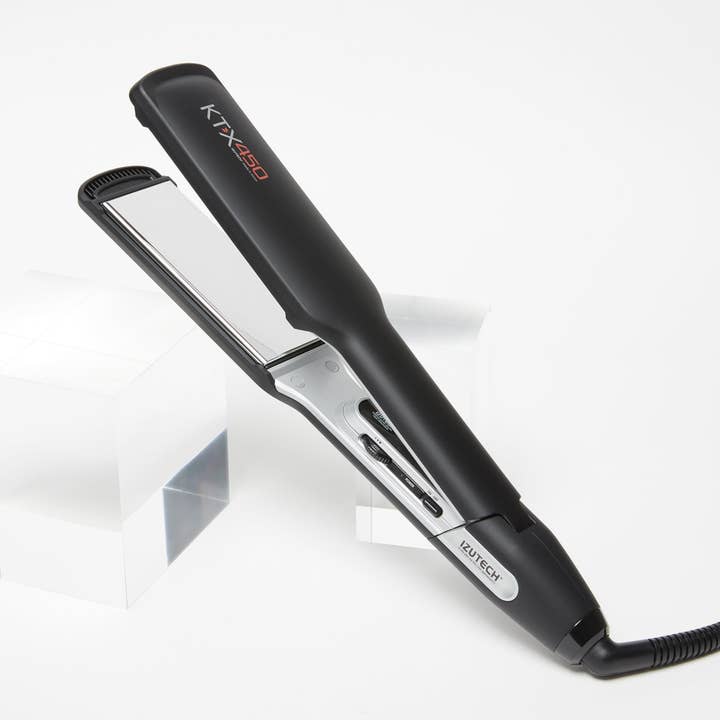 Izutech - Wholesale Straightener/Flat Iron - KTX®450 XLT3 Titanium 1.75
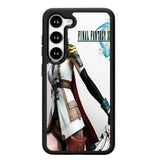 Final Fantasy XIII X0411 Samsung Galaxy S24 Plus 5G , Samsung Galaxy S24+ 5G Case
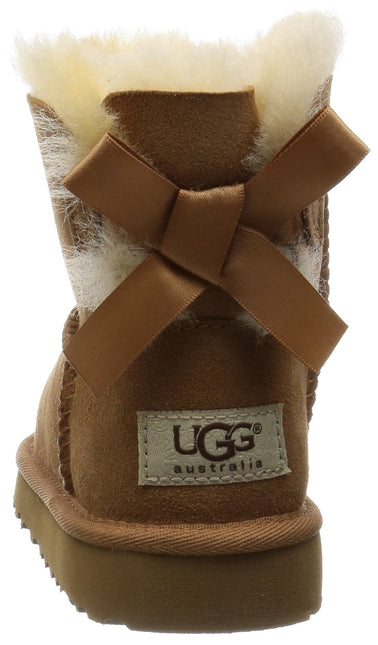 UGG KIDS MINI BAILEY BOW KIDS BOOTS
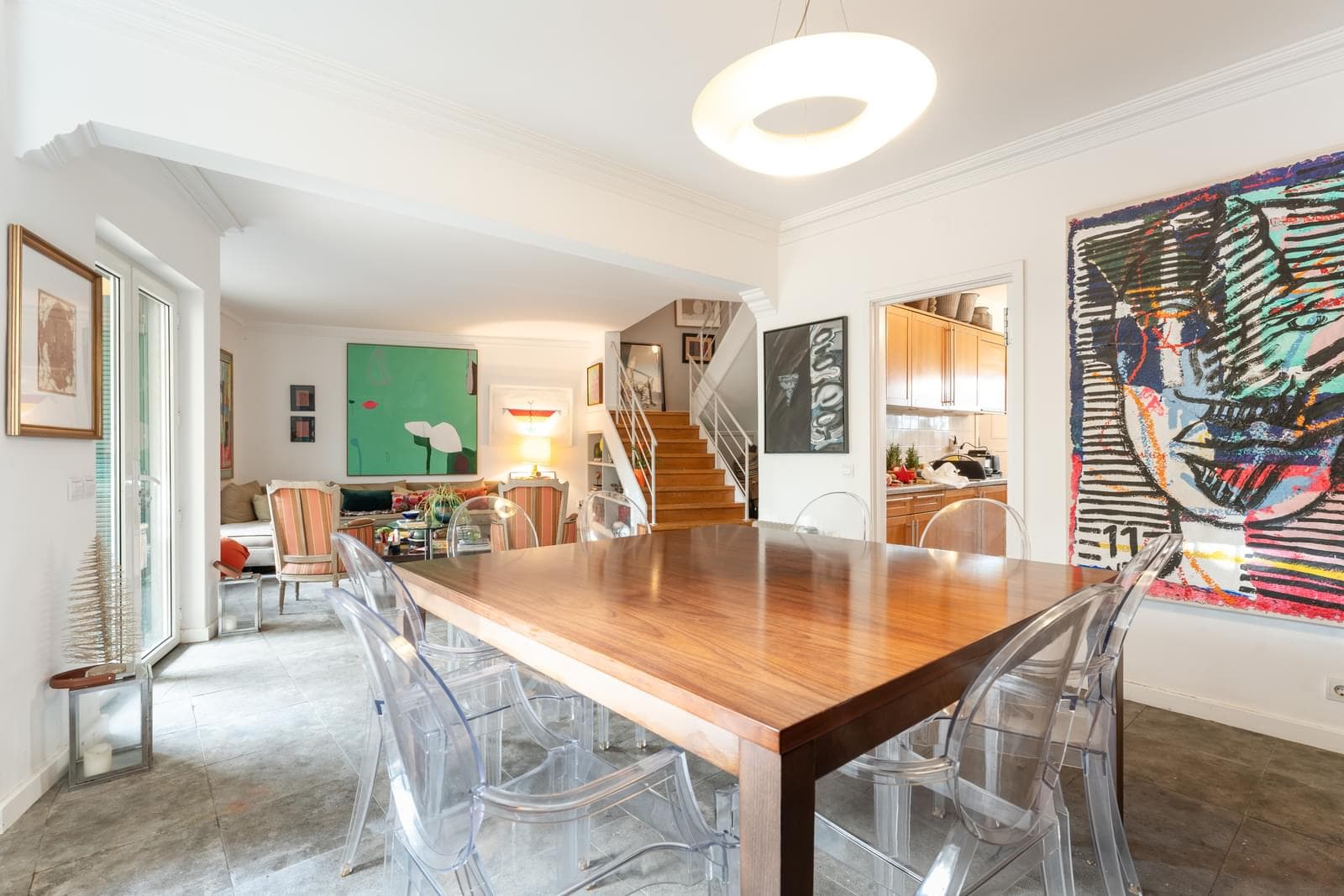 Moradia T5 com vista, Centro Cascais, Cascais - Imagem 19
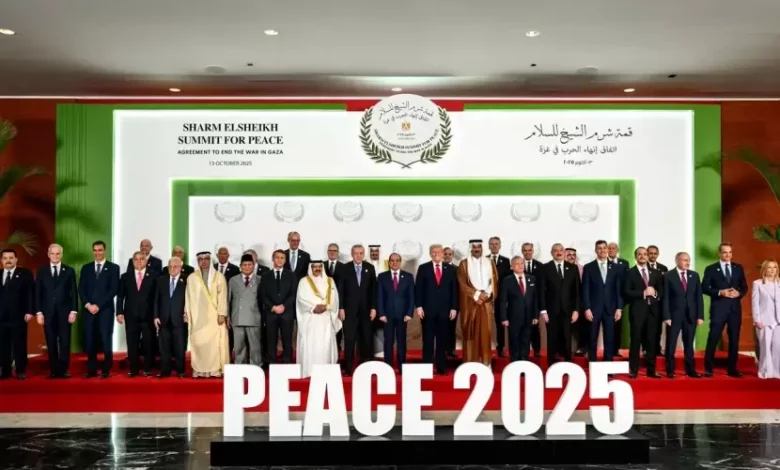 من شرم الشيخ 1996 إلى شرم الشيخ 2025.. المقاومة مستمرة ومتصاعدة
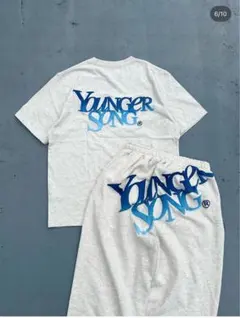 Younger Song セットアップ - メルカリ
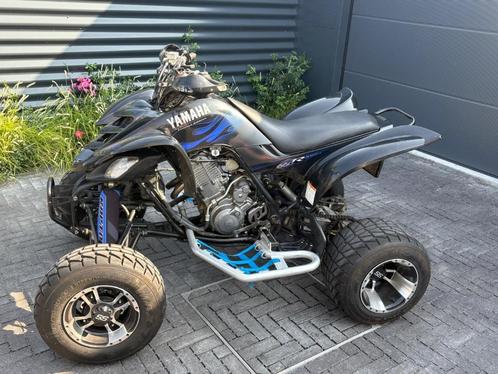 Yamaha raptor 660r limited edition, Motoren, Motoren | Yamaha, Particulier, Overig, 12 t/m 35 kW, 1 cilinder, Sportuitlaat, Ophalen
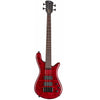 Spector Bantam 4 String Bass EMG Pickups Rosewood Black Cherry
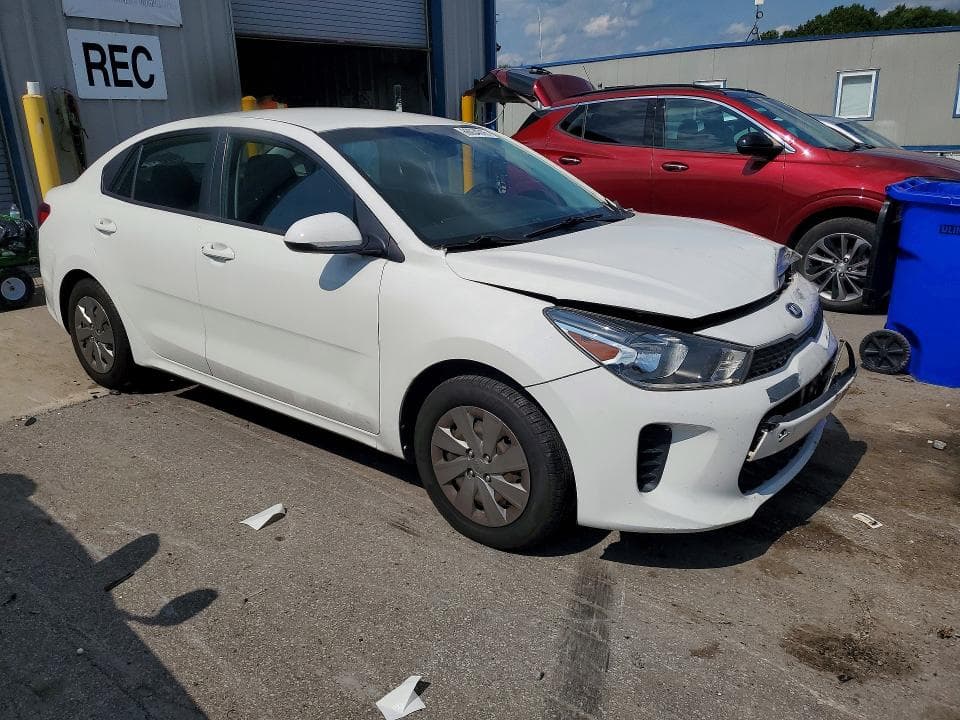 2020 KIA RIO LX 4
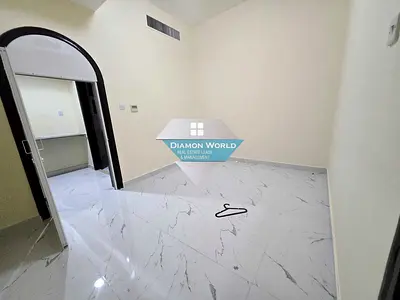 New Studio Apartment For Rent For Rent with Parking near Mushrif Mall (Monthly 3000)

_ _ _ _

▶ **Exercise directions**
Rewrite all the records above, changing each "Samsung" to "SAMSUNG" and leaving everything else as it is. Give only the text, without the pictures.

▶ **Solved exercise**
 Izutech - Wholesale Straightener/Flat Iron - KTX®450 XLT3 Titanium 1.75
 Final Fantasy XIII X0411 SAMSUNG Galaxy S24 Plus 5G , SAMSUNG Galaxy S24+ 5G Case
 UGG KIDS MINI BAILEY BOW KIDS BOOTS
 Moradia T5 com vista, Centro Cascais, Cascais - Imagem 19
 من شرم الشيخ 1996 إلى شرم الشيخ 2025.. المقاومة مستمرة ومتصاعدة
 Younger Song セットアップ - メルカリ
 Yamaha raptor 660r limited edition, Motoren, Motoren | Yamaha, Particulier, Overig, 12 t/m 35 kW, 1 cilinder, Sportuitlaat, Ophalen
 Spector Bantam 4 String Bass EMG Pickups Rosewood Black Cherry
 2020 KIA RIO LX 4
 New Studio Apartment For Rent For Rent with Parking near Mushrif Mall (Monthly 3000)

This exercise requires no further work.